> On 22 Oct 2015, at 3:31 , Sabine Manaa <manaa.sab...@gmail.com> wrote:
> 
> I do also use two different implementations for artefact/pdf and html:
> 
> artefact:
> 128 asCharacter asString
> 
> html:
> '€'
> 
> same would be great

https://www.adobe.com/content/dam/Adobe/en/devnet/pdf/pdfs/PDF32000_2008.pdf 
<https://www.adobe.com/content/dam/Adobe/en/devnet/pdf/pdfs/PDF32000_2008.pdf>
4.9 character
"character numeric code representing an abstract symbol according to some 
defined character encoding rule
NOTE 1 There are three manifestations of characters in PDF, depending on 
context:
• A PDF file is represented as a sequence of 8-bit bytes, some of which are 
interpreted as character codes in the ASCII character set and some of which are 
treated as arbitrary binary data depending upon the context.
• The contents (data) of a string or stream object in some contexts are 
interpreted as character codes in the PDFDocEncoding or UTF-16 character set.
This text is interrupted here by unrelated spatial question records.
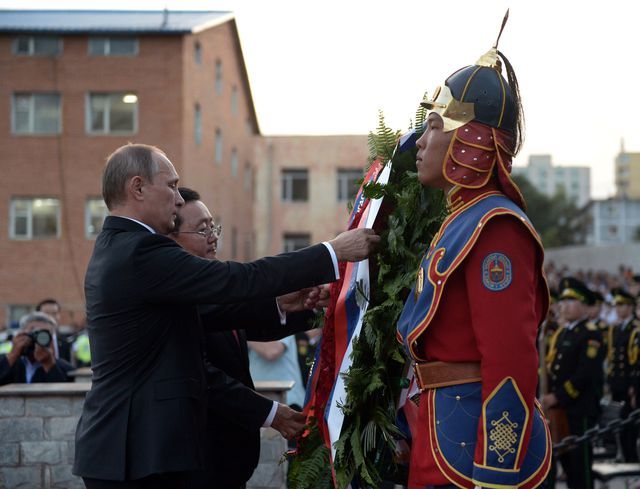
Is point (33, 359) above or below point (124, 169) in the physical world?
below

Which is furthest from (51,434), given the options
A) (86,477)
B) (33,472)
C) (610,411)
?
(610,411)

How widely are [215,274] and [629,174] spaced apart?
11544 cm

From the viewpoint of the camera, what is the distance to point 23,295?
27797mm

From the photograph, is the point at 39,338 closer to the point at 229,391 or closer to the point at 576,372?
the point at 229,391

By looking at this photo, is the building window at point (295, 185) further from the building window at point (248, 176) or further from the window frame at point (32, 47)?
the window frame at point (32, 47)

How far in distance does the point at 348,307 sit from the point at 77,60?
84.7 ft

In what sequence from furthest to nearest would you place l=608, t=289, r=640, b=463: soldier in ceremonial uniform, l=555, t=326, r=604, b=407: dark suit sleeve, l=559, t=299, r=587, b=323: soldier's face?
l=608, t=289, r=640, b=463: soldier in ceremonial uniform < l=559, t=299, r=587, b=323: soldier's face < l=555, t=326, r=604, b=407: dark suit sleeve

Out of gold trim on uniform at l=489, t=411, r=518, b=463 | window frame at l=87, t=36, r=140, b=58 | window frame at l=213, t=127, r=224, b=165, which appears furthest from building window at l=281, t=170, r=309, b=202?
gold trim on uniform at l=489, t=411, r=518, b=463

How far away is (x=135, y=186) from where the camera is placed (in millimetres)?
3816

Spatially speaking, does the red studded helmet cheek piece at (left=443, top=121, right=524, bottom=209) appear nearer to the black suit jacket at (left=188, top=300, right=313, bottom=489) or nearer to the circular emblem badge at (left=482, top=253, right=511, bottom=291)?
the circular emblem badge at (left=482, top=253, right=511, bottom=291)

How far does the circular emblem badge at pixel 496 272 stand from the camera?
3164 mm

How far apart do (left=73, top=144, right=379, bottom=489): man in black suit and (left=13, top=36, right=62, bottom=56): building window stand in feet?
84.7

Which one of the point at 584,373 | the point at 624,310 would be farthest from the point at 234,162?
the point at 584,373

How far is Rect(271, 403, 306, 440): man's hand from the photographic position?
4.47 metres
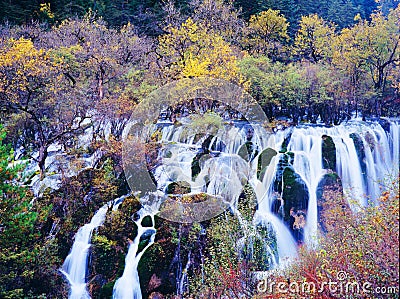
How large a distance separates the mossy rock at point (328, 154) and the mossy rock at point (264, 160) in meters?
2.32

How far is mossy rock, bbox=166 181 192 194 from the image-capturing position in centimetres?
1273

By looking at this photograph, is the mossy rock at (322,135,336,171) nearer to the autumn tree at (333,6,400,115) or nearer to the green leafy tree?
the autumn tree at (333,6,400,115)

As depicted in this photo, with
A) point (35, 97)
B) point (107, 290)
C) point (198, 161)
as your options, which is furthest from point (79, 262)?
point (35, 97)

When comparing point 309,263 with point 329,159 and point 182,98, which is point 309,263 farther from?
point 182,98

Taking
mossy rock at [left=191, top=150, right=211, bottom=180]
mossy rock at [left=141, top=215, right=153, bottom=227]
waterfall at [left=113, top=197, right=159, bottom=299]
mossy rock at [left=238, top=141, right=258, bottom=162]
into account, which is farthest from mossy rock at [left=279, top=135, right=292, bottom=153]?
mossy rock at [left=141, top=215, right=153, bottom=227]

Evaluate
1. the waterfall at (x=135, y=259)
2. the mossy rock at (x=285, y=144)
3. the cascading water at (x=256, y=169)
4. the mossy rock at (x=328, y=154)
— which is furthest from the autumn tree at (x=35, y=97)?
the mossy rock at (x=328, y=154)

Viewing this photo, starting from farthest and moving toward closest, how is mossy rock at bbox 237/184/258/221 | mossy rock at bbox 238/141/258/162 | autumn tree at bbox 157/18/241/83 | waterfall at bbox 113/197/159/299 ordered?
1. autumn tree at bbox 157/18/241/83
2. mossy rock at bbox 238/141/258/162
3. mossy rock at bbox 237/184/258/221
4. waterfall at bbox 113/197/159/299

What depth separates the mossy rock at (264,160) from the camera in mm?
14141

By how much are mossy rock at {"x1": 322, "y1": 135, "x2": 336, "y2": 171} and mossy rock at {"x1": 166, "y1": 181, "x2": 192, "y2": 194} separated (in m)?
6.69

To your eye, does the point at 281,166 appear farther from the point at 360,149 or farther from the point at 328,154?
the point at 360,149

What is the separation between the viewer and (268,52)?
87.0 ft

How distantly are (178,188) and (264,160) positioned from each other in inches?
178

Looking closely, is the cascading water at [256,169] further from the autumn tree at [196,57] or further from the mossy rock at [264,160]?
the autumn tree at [196,57]

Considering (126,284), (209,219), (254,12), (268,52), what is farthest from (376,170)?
(254,12)
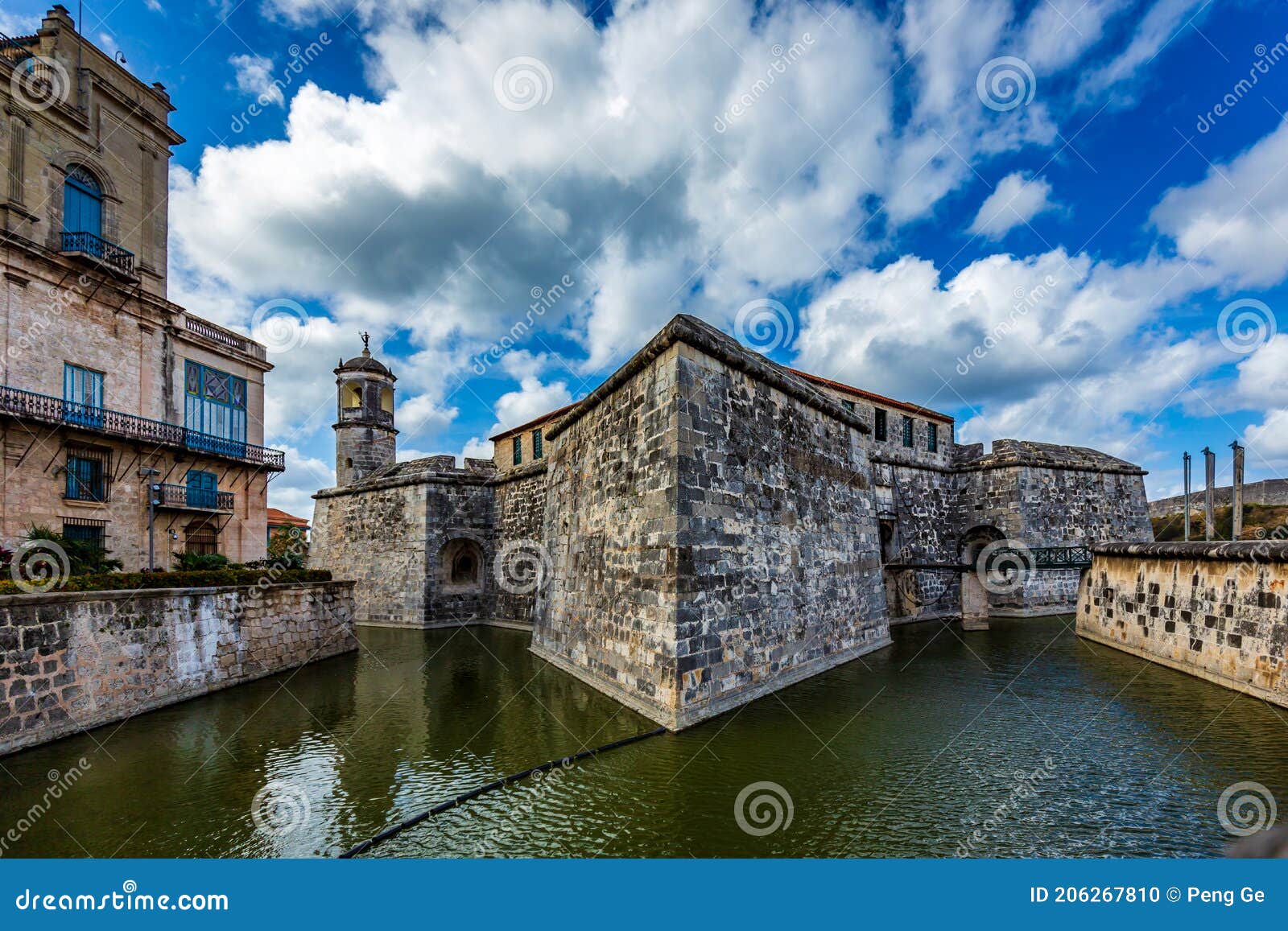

• The contents of a string within a PDF content stream in some situations are 
interpreted as character codes that select glyphs to be drawn on the page 
according to a character encoding that is associated with the text font. "

What those contexts are, I don't know, but they all need to be handled 
differently;
- For bullet one, there's nothing to do.
- For bullet 2, there needs to be an encoding layer which converts the strings 
to proper format when writing the PDF, see section 7.9.2.
Seems to me the process would be simpler when writing the file if one ignored 
PDFDocEncoding altogether and eiter write ascii, or convert to BOM-marked UTF16 
(in the same way we write ASCII or BOM-marked UTF8 for chunk files)
- For bullet 3, one would need to convert to the fonts character set.